# JSF - Session Handling Firefox



## y0dA (8. August 2007)

Hi!
Nehme an dass jeder der schon mal seine JSF Applikation im Firefox hat laufen lassen dass sich das Session Handling im Firefox anders verhält als im IE.

Mein Problem ist folgendes (Firefox):
User A öffnet Firefox und bekommt Instanz A - danach loggt er sich in meine Applikation ein und arbeitet fröhlich vor sich hin. Danach öffnet User A ein neues Tab des Firefox Browsers und loggt sich mit User B ein. Wenn User A nun mit User B arbeitet stört er somit auch jene Tätigkeiten die er mit User A durchführt.
Das Problem ist dass beim Firefox Browser alle Instanzen diesselbe SessionId besitzen.

Wie geht ihr mit diesem Problem um?
Wie handelt ihr die Security?

Weiters würde mich noch interessieren wie es sein kann dass wenn sich User A ausloggt und sich wieder einloggt (Browser nicht schließt) dass dann bspw. die tree2 Komponenten noch immer im Letztzustand (wie vor dem logout) sind? Wie kann ich beim logout sichergehen dass alles relevante destroyed bzw in initial Zustand gebracht wird?

mfg


----------



## schnuffie (8. August 2007)

Wie wär's denn, den Usernamen mit in die Session zu packen? Somit würde aus User A dann nämlich User B, also genau das, was der User wollte.

Du machst einfach alle Aktionen für den User, der in der Session steht und prüfst somit auch seine Rechte ab, damit erschlägst Du automatisch die Security.

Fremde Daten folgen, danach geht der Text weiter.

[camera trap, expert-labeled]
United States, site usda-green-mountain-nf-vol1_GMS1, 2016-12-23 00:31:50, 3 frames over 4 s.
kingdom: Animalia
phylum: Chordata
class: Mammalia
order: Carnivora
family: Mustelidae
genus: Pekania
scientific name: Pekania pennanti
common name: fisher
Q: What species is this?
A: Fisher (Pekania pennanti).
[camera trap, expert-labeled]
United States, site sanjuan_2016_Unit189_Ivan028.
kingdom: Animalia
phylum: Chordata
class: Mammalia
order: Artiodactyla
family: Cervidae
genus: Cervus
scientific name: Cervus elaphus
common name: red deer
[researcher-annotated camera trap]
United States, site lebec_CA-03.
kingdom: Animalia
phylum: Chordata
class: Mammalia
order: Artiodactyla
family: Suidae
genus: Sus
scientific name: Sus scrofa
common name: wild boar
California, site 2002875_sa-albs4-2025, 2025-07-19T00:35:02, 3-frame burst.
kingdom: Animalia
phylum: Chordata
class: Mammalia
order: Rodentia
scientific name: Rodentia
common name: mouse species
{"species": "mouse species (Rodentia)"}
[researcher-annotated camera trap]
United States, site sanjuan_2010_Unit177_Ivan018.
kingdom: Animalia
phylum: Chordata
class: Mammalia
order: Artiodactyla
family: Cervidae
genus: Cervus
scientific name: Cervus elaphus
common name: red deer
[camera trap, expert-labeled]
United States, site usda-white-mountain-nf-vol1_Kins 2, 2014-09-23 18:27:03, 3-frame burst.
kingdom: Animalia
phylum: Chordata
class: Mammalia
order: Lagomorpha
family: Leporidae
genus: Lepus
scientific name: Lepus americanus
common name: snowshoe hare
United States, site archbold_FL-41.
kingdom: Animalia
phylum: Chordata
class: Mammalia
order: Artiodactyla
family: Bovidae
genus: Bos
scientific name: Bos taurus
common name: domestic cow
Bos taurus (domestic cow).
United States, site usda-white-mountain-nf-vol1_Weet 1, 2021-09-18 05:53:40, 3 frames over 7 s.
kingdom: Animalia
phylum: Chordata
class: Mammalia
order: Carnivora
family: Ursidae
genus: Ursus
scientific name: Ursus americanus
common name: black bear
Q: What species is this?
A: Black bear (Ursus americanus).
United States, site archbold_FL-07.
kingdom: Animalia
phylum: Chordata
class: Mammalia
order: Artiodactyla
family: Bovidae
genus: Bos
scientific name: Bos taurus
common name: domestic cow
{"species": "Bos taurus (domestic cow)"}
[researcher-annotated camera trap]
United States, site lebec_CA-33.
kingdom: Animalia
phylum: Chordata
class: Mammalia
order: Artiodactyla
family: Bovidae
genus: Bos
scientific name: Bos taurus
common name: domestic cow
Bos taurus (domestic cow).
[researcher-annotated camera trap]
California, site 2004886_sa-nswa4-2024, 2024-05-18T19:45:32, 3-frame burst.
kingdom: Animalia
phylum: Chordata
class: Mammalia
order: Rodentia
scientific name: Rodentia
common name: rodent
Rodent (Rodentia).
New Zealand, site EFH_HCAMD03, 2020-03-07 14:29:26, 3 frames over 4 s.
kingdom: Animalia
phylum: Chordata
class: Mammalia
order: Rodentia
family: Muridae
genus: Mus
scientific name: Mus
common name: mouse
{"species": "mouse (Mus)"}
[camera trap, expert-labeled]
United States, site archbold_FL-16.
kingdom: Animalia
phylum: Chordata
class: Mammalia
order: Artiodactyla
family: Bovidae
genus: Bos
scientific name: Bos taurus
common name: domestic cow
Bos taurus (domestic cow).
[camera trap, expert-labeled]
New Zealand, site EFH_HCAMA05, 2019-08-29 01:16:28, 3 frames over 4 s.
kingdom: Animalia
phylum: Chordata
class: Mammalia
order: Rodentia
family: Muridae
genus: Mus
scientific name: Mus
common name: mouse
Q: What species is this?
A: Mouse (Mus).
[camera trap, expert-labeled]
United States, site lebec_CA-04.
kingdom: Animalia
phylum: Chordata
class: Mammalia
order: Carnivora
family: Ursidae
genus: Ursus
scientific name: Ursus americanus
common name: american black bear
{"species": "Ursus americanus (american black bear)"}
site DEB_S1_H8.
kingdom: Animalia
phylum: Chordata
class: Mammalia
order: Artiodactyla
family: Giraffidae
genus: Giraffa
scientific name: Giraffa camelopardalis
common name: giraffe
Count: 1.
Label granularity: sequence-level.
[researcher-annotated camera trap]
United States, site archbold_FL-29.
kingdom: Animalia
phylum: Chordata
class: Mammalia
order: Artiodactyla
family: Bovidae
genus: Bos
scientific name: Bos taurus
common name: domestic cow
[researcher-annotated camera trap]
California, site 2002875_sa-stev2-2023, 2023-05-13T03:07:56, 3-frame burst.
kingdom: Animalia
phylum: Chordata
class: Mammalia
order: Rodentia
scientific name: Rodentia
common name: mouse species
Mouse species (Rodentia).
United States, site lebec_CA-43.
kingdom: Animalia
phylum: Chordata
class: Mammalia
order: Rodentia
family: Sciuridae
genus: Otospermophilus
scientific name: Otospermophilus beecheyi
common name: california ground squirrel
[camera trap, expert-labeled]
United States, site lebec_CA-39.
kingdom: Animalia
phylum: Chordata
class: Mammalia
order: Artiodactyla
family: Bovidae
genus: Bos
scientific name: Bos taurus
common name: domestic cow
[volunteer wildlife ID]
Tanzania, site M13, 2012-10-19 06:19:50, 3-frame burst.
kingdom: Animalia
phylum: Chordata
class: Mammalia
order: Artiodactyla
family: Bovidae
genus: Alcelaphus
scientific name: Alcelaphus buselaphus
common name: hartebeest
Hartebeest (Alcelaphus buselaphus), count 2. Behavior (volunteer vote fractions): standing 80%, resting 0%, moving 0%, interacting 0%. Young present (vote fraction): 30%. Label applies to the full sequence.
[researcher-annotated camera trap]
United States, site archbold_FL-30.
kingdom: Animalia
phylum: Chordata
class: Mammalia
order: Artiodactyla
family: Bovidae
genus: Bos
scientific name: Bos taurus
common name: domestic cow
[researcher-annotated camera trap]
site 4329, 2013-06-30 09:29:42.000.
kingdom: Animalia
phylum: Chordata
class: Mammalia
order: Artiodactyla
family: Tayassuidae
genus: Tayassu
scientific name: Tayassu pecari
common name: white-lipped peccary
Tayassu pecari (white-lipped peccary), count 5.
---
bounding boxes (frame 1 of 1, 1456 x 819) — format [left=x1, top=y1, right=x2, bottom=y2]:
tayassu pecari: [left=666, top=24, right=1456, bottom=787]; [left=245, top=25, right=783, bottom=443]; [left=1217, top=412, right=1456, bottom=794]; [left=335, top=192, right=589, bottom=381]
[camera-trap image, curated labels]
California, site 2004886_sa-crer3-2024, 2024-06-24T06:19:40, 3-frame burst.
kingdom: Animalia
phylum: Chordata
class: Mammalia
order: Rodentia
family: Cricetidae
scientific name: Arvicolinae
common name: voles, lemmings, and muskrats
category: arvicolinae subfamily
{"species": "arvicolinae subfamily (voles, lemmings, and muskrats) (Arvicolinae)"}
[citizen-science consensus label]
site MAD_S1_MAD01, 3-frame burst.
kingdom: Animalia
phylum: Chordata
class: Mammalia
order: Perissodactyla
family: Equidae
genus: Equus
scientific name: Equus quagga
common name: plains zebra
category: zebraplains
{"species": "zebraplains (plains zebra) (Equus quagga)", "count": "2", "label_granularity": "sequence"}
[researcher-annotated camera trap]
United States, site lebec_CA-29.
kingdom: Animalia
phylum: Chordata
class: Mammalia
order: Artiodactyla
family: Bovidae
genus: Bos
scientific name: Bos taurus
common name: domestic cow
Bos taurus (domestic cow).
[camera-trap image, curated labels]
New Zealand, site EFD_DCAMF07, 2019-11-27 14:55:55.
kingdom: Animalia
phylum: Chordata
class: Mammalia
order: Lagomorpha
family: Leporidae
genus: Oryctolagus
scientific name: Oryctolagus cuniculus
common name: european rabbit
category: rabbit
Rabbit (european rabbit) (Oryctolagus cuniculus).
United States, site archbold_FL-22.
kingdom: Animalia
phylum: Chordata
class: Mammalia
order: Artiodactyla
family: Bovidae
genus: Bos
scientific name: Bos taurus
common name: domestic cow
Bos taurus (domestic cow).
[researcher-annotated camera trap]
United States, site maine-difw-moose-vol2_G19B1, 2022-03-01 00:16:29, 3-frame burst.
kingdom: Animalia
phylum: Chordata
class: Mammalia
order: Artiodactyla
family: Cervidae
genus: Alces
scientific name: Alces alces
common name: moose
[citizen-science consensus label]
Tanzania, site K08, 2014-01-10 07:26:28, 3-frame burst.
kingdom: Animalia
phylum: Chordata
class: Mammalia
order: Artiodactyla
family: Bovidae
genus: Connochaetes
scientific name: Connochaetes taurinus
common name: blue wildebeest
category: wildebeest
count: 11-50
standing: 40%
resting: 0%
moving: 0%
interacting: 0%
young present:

Nebenbei hätte das noch den Effekt, daß Du mit dieser Info manch andere Vorgaben erfüllen kannst - 2 Beispiele:
- neues Login an bestehender Session verboten (Abfrage über username==null)
- mehrfache Sessions mit gleichem User möglich, sonst username in den Context packen


----------



## y0dA (8. August 2007)

Hi!
Jo das mit dem User hatte ich schon vor, jedoch wie sollte ich das ganze realisieren? Sprich einen Filter einbauen welcher bei jedem Request überprüft ob der user eingeloggt ist bzw ob der current user nicht derselbe user in der session ist..

Weiters sollte es eben wie folgt ablaufen:
User A ist eingeloggt.
User B loggt sich ein (mittles FireFox Tab) - somit sollte User A entfernt werden sowie die Session ungültig gemacht werden(damit bei Tab 1 der User nur mehr auf die login Seite gelangt) und in weiterer Folge sollte bei einer neuerlichen Interaktion auf die login seite weitergeleitet werden.

Oder sollte ich einfach prinzipiell wenn mein logincontroller aufgerufen wird, die session invalidate machen und den neuen user einloggen?


----------